Monday, 20 July 2015

Africa today; not yesterday

1. “Without Africa, France will have no history in the 21st century” (François Mitterrand, French justice minister, 1957; future French president, May 1981-May 1995)

2. “‘[I] would accept a half million dead Biafrans if that was what it took’ Nigeria to destroy the Igbo resistance to the genocide” (Harold Wilson, British prime minister, 1969)

3. “A little country, with a small amount of strength, we can move a planet because [of our] … relations with 15 or 20 African countries” (Jacques Godfrain, former head, French foreign ministry, 1998)

4. “[W]ithout Africa, France will slide down into the rank of a third (world) power” (Jacques Chirac, French president, 2008)

Net-capital exporters (exiting Africa)

For the past 34 years, i.e. since 1981, Africa has uninterruptedly been a net-exporter of capital to the West World. The thundering sum of US$400 billion is the total figure that Africa has transferred to the West in this manner to date (for background and dynamics of these transfers, see Herbert Ekwe-Ekwe, Readings from Reading: Essays on African Politics, Genocide, Literature, 2011: 41-42, 176-177). These are legitimate, accountable transfers, largely covering the ever-increasing interest payments for the “debts” the West claims African regimes owe it, beginning from the 1970s. A 2010 study by Global Financial Integrity, a Washington-based research organisation, shows that Africa may have also transferred the additional sum of US$854 billion since the 1970s (“this figure might be more than double, at [US]$1.8 trillion”, the study cautions – GFI, “Illicit financial flows from Africa: Hidden resource for development”, Washington, 2010)  through illegitimate exports by the “leaderships” of corrupt African regimes – with genocidist and kakistocratic Nigeria topping this infamous league at US$240.7 billion externalised. In effect, the typical state, in contemporary Africa, no longer pretends that it exists to serve its peoples.

Furthermore, and this might appear paradoxical,  trade figures and associated data readily obtainable indicate that these same African states have performed their utmost, year in, year out, in that key variable for which their European World creators established them in the first place: redoubts for export services of designated mineralogical/agricultural products to the European World/overseas. Despite their perfunctory “failed-state” statuses in many a study, despite their predictable dominance in  “worst- corrupt- states”’ annual league tables, despite their dreadful profiles on multiple  global quality of life surveys, there are no indications, whatsoever, that any of these African countries has found it difficult to fulfil its principal “obligations” to the world on this accord. Each and everyone succeeds, very much, to play their accorded role in “international relations” in spite of their immiseration...

Entries supplied:
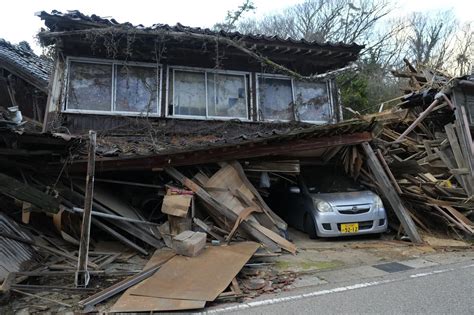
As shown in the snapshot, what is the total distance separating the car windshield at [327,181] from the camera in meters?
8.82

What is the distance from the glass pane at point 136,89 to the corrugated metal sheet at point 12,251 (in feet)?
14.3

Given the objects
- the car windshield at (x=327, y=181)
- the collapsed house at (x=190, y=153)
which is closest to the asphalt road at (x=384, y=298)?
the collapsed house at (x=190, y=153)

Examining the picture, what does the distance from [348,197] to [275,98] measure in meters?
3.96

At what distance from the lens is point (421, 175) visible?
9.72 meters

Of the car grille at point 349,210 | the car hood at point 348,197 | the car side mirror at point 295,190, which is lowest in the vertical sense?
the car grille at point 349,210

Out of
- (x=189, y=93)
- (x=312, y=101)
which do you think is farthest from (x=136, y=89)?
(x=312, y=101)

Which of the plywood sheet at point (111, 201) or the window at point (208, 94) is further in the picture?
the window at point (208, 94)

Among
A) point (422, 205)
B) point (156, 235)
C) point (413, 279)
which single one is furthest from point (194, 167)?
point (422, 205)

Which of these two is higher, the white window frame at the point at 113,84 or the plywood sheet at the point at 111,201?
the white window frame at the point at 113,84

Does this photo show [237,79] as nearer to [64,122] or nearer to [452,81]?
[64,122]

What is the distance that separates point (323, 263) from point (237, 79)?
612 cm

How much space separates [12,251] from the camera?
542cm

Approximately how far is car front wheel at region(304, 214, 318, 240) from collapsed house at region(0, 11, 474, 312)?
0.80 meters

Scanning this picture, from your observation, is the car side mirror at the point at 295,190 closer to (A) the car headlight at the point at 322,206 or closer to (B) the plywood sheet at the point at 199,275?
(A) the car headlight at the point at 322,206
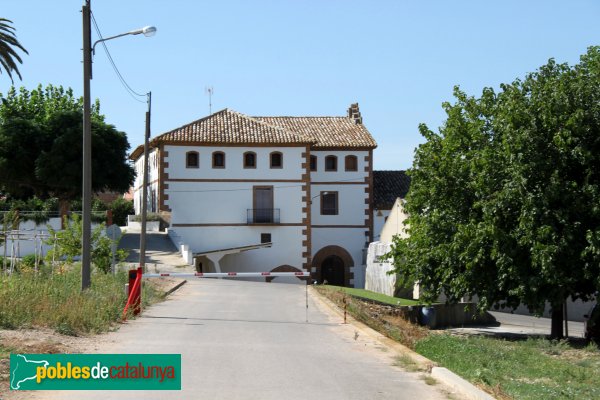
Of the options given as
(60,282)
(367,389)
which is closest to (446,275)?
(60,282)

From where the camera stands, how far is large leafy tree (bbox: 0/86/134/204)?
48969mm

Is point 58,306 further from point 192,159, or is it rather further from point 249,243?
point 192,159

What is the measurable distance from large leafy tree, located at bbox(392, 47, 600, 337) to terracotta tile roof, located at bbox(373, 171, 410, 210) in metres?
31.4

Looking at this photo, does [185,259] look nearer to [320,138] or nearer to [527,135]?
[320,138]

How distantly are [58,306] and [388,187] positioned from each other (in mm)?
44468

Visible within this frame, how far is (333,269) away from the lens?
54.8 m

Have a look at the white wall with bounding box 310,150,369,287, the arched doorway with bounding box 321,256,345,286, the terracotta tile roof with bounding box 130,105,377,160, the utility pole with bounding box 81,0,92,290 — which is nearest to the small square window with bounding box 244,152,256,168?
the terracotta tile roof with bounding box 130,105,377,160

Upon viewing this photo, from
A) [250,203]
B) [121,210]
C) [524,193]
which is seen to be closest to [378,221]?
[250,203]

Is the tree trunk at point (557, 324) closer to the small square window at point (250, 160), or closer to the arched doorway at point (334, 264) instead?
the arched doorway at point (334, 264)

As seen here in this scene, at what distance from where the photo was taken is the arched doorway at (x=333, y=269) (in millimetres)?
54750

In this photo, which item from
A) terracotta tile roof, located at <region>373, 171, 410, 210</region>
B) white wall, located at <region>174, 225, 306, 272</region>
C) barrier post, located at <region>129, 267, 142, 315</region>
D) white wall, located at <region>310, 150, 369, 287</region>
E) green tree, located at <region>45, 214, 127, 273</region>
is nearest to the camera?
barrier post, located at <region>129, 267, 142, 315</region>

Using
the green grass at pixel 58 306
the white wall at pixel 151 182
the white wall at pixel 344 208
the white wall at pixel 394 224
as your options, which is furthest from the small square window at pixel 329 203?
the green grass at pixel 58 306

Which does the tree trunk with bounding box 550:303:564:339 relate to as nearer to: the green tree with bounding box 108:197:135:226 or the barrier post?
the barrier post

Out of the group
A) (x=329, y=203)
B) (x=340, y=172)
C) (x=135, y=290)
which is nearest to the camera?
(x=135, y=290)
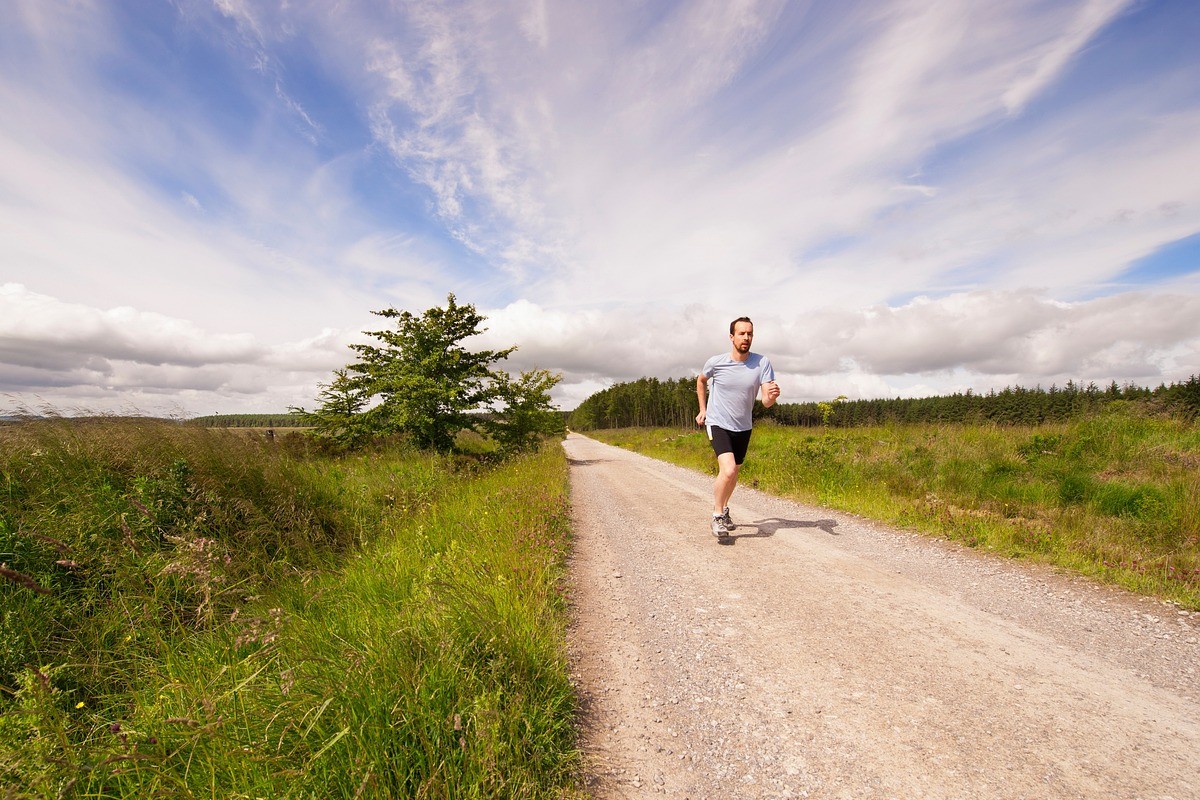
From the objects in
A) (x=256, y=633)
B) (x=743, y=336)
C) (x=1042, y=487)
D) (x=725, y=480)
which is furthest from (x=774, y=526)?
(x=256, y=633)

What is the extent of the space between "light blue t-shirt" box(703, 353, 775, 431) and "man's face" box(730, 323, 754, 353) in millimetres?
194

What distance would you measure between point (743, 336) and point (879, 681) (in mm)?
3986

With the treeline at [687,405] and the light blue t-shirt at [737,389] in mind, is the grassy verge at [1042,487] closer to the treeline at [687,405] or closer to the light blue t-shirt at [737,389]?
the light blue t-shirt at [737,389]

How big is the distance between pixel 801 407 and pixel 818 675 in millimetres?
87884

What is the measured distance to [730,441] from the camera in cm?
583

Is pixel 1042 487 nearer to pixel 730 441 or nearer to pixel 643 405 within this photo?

---

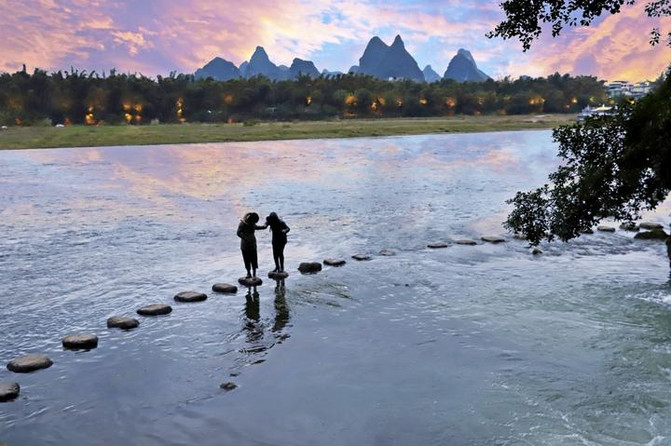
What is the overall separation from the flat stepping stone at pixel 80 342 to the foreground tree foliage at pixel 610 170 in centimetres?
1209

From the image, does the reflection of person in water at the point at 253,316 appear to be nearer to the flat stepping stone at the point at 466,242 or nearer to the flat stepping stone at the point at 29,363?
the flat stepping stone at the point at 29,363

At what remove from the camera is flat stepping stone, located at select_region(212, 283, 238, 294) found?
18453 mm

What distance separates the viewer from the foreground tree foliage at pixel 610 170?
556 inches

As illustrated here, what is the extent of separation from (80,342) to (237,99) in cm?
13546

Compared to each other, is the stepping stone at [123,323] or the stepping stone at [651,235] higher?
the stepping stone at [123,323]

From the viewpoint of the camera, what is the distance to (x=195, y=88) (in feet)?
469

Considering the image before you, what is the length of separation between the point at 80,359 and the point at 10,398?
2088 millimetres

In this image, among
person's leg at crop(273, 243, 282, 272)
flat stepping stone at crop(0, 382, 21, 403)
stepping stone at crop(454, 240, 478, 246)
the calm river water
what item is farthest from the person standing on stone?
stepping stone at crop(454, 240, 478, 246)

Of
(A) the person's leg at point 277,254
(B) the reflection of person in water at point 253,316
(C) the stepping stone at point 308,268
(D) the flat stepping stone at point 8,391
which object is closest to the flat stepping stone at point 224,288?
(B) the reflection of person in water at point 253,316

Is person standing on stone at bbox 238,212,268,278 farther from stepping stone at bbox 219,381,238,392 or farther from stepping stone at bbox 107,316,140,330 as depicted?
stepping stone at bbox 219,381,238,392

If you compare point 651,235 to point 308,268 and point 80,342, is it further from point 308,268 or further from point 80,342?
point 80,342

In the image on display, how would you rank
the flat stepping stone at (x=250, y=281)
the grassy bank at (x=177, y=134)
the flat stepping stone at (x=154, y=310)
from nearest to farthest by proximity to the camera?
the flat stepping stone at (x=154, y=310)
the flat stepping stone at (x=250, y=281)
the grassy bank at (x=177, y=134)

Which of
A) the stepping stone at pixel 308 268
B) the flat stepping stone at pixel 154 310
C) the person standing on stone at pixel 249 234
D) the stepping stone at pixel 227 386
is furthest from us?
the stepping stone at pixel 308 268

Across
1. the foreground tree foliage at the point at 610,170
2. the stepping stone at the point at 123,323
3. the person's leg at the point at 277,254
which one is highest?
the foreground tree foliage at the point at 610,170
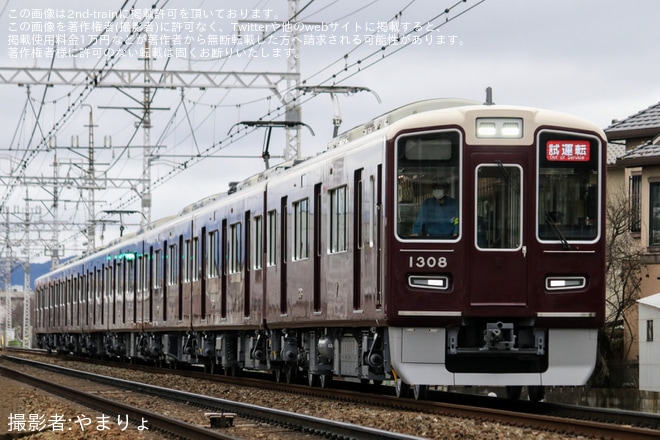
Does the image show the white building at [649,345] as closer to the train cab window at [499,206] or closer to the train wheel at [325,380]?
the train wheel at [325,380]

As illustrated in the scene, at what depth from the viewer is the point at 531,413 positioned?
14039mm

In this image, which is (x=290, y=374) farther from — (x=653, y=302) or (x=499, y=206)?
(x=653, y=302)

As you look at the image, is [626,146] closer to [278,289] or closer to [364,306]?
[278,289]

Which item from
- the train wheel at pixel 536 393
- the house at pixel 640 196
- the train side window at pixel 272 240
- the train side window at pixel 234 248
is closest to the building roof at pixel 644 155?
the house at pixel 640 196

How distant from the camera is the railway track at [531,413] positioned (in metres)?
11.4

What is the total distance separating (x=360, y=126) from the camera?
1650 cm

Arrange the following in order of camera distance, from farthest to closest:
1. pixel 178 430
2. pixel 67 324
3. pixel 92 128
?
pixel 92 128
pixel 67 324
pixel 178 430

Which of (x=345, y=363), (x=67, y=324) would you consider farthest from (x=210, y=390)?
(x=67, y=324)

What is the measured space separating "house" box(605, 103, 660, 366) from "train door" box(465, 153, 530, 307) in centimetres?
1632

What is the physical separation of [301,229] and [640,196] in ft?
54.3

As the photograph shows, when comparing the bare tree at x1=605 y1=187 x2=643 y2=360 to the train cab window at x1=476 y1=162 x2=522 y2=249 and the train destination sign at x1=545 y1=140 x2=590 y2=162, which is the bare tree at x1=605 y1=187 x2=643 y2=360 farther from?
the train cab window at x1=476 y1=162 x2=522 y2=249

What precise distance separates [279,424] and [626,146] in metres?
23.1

* * *

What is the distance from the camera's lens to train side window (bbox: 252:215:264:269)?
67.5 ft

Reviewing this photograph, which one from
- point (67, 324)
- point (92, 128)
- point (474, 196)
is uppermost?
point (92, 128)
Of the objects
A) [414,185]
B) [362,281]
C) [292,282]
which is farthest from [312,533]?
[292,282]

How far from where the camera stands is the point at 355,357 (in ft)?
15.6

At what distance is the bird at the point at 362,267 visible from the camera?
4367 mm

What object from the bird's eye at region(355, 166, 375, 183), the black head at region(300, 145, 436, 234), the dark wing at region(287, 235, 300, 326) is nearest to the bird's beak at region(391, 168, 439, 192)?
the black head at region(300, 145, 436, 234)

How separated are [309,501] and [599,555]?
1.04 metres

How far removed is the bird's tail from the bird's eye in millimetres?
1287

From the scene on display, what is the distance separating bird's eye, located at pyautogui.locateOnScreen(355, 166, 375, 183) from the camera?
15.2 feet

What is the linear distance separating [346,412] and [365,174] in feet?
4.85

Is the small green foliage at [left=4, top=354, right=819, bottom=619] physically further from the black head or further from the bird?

What is asked:
**A.** In the Africa article, what total sum has Africa transferred to the West as a net exporter of capital?
**B.** Output the passage of the Africa article between "Monday, 20 July" and "foreign ministry, 1998)", inclusive.

Solutions in order:
**A.** US$400 billion.

**B.**
Monday, 20 July 2015

Africa today; not yesterday

1. “Without Africa, France will have no history in the 21st century” (François Mitterrand, French justice minister, 1957; future French president, May 1981-May 1995)

2. “‘[I] would accept a half million dead Biafrans if that was what it took’ Nigeria to destroy the Igbo resistance to the genocide” (Harold Wilson, British prime minister, 1969)

3. “A little country, with a small amount of strength, we can move a planet because [of our] … relations with 15 or 20 African countries” (Jacques Godfrain, former head, French foreign ministry, 1998)